Dans une Résolution adoptée mercredi 24 juin (93 voix pour, trois contre et deux abstentions), elle exhorte les États membres et observateurs de l’Organisation à ratifier la 'Convention-cadre du Conseil de l’Europe sur l’IA et les droits humains, la démocratie et l’État de droit'.
Le texte souligne les possibilités – y compris pour la démocratie - qu'offre cette technologie, mais pointe aussi les risques tels que « la surveillance de masse, la police prédictive, la notation des risques ou la notation sociale ou encore la censure des opinions politiques ».

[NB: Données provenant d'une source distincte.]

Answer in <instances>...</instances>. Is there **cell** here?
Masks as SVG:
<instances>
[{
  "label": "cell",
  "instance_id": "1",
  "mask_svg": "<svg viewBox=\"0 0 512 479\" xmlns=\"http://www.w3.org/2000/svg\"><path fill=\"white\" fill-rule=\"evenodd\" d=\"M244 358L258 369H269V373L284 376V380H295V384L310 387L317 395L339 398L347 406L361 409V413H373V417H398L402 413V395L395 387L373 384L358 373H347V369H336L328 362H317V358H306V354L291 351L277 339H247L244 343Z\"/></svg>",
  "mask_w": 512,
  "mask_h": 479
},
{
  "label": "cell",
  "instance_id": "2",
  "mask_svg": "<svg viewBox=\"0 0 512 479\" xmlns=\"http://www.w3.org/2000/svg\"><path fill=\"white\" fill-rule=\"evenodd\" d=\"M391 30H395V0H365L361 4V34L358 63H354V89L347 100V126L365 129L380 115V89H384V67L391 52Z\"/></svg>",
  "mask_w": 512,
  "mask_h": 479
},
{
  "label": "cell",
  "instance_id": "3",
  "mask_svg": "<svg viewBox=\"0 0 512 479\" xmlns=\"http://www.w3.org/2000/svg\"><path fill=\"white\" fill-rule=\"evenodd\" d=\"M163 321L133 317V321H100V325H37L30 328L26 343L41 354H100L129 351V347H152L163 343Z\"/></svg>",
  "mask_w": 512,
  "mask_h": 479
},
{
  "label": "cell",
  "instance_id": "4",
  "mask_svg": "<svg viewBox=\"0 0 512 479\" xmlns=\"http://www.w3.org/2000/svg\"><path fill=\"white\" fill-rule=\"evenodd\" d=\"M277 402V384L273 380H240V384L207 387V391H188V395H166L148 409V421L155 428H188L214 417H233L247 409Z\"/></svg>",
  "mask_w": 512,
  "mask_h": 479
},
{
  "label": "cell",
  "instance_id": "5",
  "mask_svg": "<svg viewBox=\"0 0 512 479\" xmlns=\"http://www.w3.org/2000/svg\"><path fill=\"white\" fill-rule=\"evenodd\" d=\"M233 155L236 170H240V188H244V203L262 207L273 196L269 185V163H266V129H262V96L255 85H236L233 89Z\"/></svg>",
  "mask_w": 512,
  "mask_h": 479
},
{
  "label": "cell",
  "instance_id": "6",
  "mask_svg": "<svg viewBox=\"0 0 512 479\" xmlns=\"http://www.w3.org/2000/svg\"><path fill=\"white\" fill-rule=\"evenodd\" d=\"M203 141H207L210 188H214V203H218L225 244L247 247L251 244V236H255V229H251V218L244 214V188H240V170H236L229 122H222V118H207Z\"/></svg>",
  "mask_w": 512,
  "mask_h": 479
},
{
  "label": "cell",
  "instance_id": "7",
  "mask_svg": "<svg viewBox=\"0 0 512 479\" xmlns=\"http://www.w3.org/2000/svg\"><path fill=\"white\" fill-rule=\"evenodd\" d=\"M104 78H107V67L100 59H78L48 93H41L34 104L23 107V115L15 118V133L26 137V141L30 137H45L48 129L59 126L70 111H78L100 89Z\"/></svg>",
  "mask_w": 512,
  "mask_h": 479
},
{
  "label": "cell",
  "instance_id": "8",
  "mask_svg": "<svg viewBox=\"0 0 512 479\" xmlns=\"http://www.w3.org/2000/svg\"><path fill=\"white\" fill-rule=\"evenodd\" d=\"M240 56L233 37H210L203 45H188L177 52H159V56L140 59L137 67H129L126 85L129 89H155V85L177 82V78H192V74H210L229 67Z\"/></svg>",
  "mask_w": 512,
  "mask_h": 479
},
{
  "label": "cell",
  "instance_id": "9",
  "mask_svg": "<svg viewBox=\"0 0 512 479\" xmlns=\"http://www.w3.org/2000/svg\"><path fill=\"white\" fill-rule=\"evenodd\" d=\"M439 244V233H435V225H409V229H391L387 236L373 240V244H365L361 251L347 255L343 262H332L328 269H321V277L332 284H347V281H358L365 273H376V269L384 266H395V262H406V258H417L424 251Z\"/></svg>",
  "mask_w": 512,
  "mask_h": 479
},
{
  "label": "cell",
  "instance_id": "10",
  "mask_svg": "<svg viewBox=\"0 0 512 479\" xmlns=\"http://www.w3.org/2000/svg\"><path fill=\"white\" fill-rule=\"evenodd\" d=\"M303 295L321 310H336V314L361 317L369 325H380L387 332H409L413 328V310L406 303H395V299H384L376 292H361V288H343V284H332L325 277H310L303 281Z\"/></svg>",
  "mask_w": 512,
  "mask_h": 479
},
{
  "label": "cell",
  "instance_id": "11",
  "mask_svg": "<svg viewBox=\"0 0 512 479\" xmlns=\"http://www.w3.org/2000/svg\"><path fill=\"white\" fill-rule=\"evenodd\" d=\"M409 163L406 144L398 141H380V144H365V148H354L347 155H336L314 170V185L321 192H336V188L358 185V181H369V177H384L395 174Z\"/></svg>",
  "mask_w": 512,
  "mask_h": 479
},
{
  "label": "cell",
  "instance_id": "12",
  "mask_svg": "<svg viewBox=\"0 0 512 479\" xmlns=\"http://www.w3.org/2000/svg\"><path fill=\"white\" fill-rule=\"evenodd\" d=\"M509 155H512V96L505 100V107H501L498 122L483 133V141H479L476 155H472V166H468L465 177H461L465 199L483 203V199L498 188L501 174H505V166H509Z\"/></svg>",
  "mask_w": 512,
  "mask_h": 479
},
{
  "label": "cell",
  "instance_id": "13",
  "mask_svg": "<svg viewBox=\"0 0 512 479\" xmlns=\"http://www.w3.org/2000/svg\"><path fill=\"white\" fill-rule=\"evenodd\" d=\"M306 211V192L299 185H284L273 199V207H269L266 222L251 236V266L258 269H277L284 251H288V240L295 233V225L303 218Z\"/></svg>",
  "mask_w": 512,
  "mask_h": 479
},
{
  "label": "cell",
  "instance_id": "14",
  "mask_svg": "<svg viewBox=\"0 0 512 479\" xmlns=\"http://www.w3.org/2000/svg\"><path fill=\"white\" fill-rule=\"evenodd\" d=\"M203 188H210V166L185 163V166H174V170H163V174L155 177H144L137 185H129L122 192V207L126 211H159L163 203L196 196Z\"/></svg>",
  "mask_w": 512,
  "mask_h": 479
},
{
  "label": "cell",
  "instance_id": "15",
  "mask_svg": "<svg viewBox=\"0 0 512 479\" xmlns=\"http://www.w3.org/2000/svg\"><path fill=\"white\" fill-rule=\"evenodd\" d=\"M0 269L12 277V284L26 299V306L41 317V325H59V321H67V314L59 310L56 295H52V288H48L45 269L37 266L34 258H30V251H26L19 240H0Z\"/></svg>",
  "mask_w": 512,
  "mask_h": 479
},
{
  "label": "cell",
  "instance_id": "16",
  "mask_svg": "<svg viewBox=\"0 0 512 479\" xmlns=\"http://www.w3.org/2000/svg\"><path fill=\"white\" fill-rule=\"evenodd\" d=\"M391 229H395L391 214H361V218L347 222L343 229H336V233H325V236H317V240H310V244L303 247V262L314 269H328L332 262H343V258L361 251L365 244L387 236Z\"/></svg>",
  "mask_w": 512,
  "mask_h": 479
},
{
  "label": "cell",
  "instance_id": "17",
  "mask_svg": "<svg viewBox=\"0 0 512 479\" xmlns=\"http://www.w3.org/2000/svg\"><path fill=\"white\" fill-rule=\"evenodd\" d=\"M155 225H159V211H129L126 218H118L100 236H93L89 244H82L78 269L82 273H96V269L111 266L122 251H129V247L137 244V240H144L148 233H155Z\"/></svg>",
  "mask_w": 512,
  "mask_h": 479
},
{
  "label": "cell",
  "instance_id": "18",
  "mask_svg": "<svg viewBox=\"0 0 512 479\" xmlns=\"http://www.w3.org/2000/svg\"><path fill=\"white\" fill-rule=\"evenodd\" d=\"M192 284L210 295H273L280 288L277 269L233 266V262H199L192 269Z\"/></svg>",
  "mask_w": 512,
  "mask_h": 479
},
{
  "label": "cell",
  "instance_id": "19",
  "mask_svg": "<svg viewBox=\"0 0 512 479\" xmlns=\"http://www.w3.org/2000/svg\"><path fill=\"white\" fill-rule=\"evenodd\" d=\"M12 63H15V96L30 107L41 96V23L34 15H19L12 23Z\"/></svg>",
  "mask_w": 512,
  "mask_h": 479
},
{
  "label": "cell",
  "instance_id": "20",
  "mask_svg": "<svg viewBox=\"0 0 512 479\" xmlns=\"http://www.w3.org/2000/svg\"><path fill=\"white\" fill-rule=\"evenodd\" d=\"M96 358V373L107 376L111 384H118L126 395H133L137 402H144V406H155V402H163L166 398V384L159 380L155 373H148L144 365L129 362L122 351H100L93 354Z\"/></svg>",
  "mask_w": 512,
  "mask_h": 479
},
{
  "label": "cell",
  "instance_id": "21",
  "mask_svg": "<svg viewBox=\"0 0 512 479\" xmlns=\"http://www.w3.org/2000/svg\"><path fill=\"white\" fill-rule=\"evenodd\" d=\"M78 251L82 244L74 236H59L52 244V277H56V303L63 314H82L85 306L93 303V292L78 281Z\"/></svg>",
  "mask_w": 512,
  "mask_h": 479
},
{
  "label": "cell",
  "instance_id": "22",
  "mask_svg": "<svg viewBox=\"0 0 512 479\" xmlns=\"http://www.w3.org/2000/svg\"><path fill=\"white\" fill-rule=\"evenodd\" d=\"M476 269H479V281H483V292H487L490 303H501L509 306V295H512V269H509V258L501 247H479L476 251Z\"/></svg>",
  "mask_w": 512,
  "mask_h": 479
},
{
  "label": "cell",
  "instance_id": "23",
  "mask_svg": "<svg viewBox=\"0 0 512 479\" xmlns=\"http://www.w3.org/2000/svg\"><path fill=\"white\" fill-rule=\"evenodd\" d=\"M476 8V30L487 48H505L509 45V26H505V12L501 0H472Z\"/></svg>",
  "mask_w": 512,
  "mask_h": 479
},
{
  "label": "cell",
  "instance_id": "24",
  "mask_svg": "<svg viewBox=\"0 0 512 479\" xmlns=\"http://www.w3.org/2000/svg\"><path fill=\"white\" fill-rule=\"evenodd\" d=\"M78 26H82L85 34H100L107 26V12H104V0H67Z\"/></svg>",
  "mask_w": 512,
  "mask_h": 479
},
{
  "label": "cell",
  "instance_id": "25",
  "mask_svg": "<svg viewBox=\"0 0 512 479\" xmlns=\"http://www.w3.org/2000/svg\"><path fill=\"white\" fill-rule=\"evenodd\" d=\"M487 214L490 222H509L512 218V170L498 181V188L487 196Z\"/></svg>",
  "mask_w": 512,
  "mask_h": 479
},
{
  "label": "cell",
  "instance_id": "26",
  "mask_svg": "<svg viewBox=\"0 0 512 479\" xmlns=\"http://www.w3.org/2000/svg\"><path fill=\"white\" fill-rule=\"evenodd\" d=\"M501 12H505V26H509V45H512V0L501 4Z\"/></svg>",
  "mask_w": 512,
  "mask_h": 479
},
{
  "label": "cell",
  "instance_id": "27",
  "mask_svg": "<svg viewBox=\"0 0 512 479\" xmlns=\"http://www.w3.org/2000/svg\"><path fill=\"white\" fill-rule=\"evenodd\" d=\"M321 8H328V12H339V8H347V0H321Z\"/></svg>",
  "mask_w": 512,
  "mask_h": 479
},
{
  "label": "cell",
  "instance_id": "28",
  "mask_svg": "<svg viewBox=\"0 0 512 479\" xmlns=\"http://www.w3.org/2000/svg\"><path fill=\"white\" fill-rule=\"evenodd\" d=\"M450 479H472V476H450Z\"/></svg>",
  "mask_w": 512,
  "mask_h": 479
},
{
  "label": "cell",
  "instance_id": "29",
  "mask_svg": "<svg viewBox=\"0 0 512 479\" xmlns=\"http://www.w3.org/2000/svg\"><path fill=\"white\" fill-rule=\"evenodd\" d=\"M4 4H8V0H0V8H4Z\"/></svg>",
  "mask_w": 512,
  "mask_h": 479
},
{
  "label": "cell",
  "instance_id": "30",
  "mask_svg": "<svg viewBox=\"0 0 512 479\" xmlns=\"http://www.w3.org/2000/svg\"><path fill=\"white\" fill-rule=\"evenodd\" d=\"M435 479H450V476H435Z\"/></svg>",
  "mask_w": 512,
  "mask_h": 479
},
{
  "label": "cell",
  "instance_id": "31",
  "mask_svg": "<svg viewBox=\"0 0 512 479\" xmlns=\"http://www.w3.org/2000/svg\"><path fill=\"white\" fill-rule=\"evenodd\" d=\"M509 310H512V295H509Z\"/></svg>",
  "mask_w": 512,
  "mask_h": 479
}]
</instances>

Présente lors du débat, Kristina Kallas, ministre estonienne de l’Éducation et de la Recherche, a présenté la politique de pointe menée par son pays auprès des plus jeunes.
« La résilience à long terme de nos démocraties dépendra de la manière dont nous réglementerons l’IA, mais aussi de la façon dont nous formerons les citoyens à vivre et à participer à une société où l’IA fait partie du quotidien ».